[Rows of data with spatial questions]
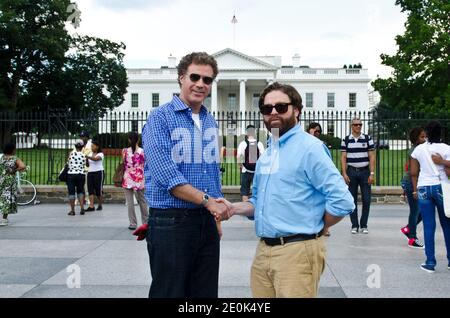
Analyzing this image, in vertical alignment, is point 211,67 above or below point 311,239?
above

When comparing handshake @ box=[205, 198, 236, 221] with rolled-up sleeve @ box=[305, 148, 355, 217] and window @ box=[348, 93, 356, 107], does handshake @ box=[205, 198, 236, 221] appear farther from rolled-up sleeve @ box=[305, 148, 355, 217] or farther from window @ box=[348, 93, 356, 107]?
window @ box=[348, 93, 356, 107]

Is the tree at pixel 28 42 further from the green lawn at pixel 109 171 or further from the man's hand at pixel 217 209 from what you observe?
the man's hand at pixel 217 209

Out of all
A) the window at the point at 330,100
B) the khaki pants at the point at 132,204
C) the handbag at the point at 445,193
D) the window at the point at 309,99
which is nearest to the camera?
the handbag at the point at 445,193

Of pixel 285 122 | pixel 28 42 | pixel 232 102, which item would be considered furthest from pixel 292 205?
pixel 232 102

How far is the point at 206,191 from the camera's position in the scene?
113 inches

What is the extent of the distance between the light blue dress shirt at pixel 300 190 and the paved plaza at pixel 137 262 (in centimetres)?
224

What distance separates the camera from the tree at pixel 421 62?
34562 mm

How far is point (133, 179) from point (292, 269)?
653cm

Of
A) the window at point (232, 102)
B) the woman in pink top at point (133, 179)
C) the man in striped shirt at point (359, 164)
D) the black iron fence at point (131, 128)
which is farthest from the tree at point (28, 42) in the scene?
the man in striped shirt at point (359, 164)

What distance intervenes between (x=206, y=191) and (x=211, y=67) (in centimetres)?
72

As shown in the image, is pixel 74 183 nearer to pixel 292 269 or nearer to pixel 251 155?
pixel 251 155

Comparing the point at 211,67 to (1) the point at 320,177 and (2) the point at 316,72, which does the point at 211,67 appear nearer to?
(1) the point at 320,177
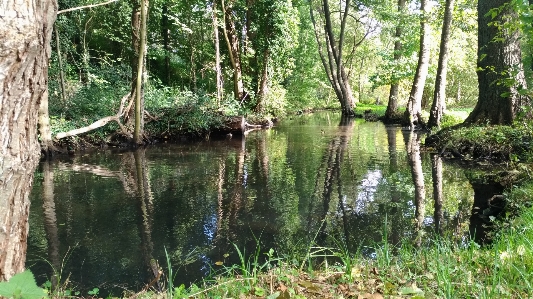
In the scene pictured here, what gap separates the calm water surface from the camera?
13.0ft

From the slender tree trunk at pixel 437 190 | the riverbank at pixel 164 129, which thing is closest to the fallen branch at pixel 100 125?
the riverbank at pixel 164 129

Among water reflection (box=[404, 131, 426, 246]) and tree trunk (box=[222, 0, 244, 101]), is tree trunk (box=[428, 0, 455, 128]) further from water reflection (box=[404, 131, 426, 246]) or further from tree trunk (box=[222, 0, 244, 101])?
tree trunk (box=[222, 0, 244, 101])

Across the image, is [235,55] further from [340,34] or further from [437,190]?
[437,190]

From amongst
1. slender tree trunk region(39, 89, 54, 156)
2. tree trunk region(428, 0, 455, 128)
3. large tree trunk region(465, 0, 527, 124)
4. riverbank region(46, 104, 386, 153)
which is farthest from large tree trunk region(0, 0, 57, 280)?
tree trunk region(428, 0, 455, 128)

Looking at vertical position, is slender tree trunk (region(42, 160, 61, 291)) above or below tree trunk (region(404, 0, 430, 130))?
below

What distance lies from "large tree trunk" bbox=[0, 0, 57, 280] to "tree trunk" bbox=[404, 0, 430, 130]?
1703 cm

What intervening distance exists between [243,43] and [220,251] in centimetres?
1830

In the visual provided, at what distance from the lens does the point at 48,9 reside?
212cm

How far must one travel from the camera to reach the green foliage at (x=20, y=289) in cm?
143

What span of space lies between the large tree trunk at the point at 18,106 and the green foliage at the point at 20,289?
0.60 meters

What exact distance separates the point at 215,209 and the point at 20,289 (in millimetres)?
4168

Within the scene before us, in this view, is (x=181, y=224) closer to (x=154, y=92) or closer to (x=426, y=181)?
(x=426, y=181)

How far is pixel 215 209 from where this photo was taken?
5.59 meters

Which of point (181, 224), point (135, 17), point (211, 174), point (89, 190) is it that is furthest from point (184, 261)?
point (135, 17)
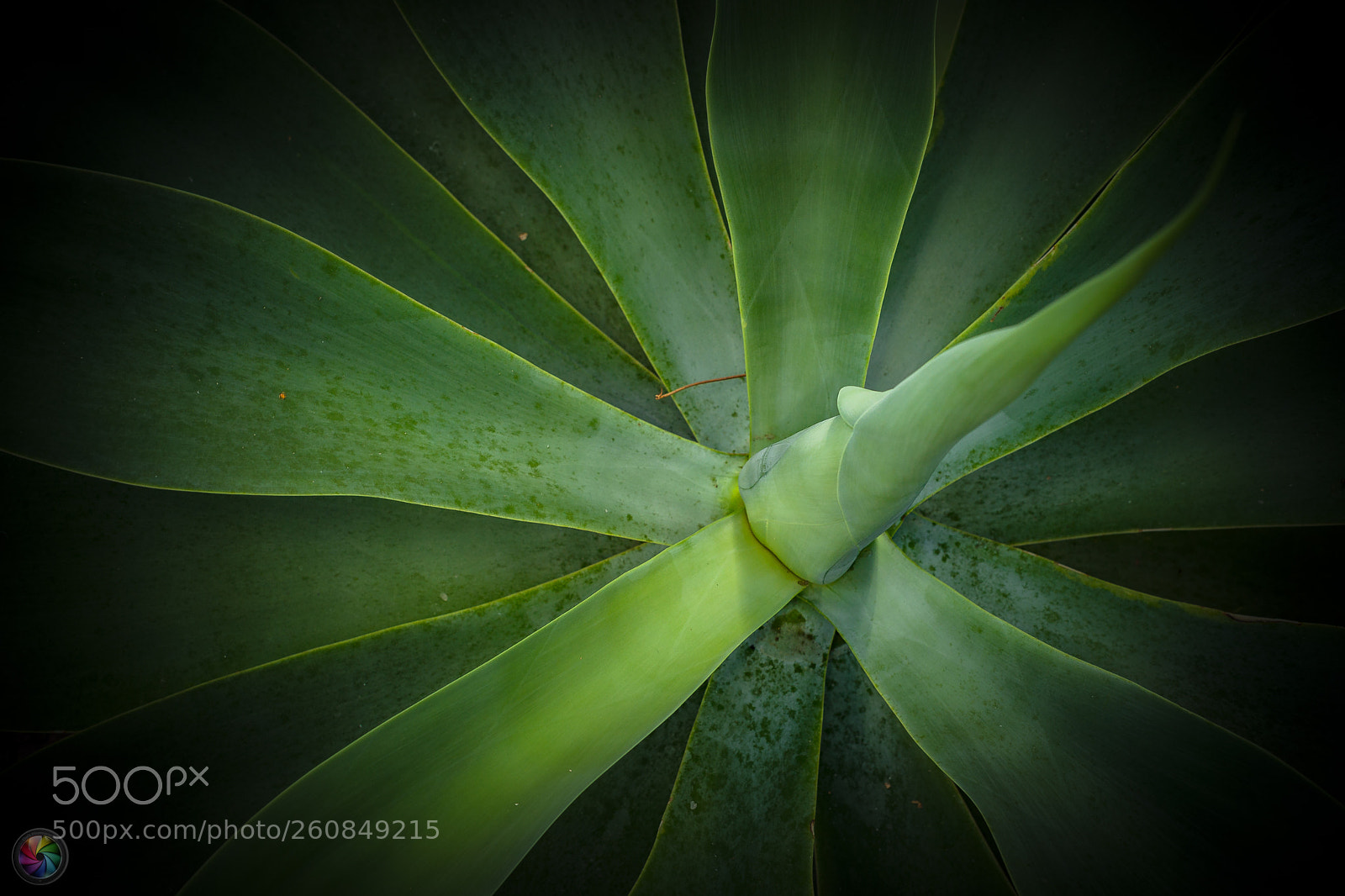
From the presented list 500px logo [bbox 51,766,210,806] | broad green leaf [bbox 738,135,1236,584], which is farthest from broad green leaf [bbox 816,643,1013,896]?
500px logo [bbox 51,766,210,806]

* [Problem to work on]
Print all of the material above word for word, leaving out the pictures.

* [Result]
Analyzing this image, in vertical alignment, is point 211,67 above or below point 311,239?
above

When comparing handshake @ box=[205, 198, 236, 221] with rolled-up sleeve @ box=[305, 148, 355, 217] and window @ box=[348, 93, 356, 107], does handshake @ box=[205, 198, 236, 221] appear farther from rolled-up sleeve @ box=[305, 148, 355, 217] or farther from window @ box=[348, 93, 356, 107]?
window @ box=[348, 93, 356, 107]

Is the tree at pixel 28 42 further from the green lawn at pixel 109 171 or further from the man's hand at pixel 217 209 from what you observe?
the man's hand at pixel 217 209

Out of all
A) the window at the point at 330,100
B) the khaki pants at the point at 132,204
C) the handbag at the point at 445,193
D) the window at the point at 309,99
which is nearest to the camera?
the handbag at the point at 445,193

Of pixel 285 122 | pixel 28 42 | pixel 232 102, which item would be considered furthest from pixel 292 205?
pixel 232 102

How far is the point at 206,191 from the camera's position in the scene?
113 inches

What is the extent of the distance between the light blue dress shirt at pixel 300 190 and the paved plaza at pixel 137 262 (in centimetres)?
224

What distance separates the camera from the tree at pixel 421 62?
34562 mm

How far is point (133, 179) from point (292, 269)?
653cm

Of
A) the window at point (232, 102)
B) the woman in pink top at point (133, 179)
C) the man in striped shirt at point (359, 164)
D) the black iron fence at point (131, 128)
which is farthest from the tree at point (28, 42) in the scene?
the man in striped shirt at point (359, 164)

What distance intervenes between (x=206, y=191) and (x=211, y=67) (in centimetres)?
72

As shown in the image, is pixel 74 183 nearer to pixel 292 269 or nearer to pixel 251 155?
pixel 251 155

Comparing the point at 211,67 to (1) the point at 320,177 and (2) the point at 316,72, which does the point at 211,67 appear nearer to?
(1) the point at 320,177
In the scene pictured here, what gap separates the calm water surface from the camera?
13.0ft

From the slender tree trunk at pixel 437 190 | the riverbank at pixel 164 129, which thing is closest to the fallen branch at pixel 100 125?
the riverbank at pixel 164 129

Among water reflection (box=[404, 131, 426, 246]) and tree trunk (box=[222, 0, 244, 101]), is tree trunk (box=[428, 0, 455, 128]) further from water reflection (box=[404, 131, 426, 246]) or further from tree trunk (box=[222, 0, 244, 101])?
tree trunk (box=[222, 0, 244, 101])

Across the image, is [235,55] further from [340,34] or further from [437,190]?
[437,190]

From amongst
1. slender tree trunk region(39, 89, 54, 156)
2. tree trunk region(428, 0, 455, 128)
3. large tree trunk region(465, 0, 527, 124)
4. riverbank region(46, 104, 386, 153)
which is farthest from large tree trunk region(0, 0, 57, 280)?
tree trunk region(428, 0, 455, 128)

Looking at vertical position, is slender tree trunk (region(42, 160, 61, 291)) above or below tree trunk (region(404, 0, 430, 130))?
below

What distance lies from "large tree trunk" bbox=[0, 0, 57, 280] to "tree trunk" bbox=[404, 0, 430, 130]?
1703 cm

What intervening distance exists between [243,43] and [220,251] in centimetres?
1830

In the visual provided, at what distance from the lens does the point at 48,9 reside?
212cm

How far must one travel from the camera to reach the green foliage at (x=20, y=289) in cm?
143

What span of space lies between the large tree trunk at the point at 18,106 and the green foliage at the point at 20,289?
0.60 meters

What exact distance separates the point at 215,209 and the point at 20,289 (in millimetres)?
4168

Within the scene before us, in this view, is (x=181, y=224) closer to (x=154, y=92) or closer to (x=426, y=181)?
(x=426, y=181)

How far is pixel 215 209 from where this photo was taken?
5.59 meters

Which of point (181, 224), point (135, 17), point (211, 174), point (89, 190) is it that is furthest from point (184, 261)?
point (135, 17)
From the presented list 500px logo [bbox 51,766,210,806] | broad green leaf [bbox 738,135,1236,584], which is farthest from broad green leaf [bbox 816,643,1013,896]?
500px logo [bbox 51,766,210,806]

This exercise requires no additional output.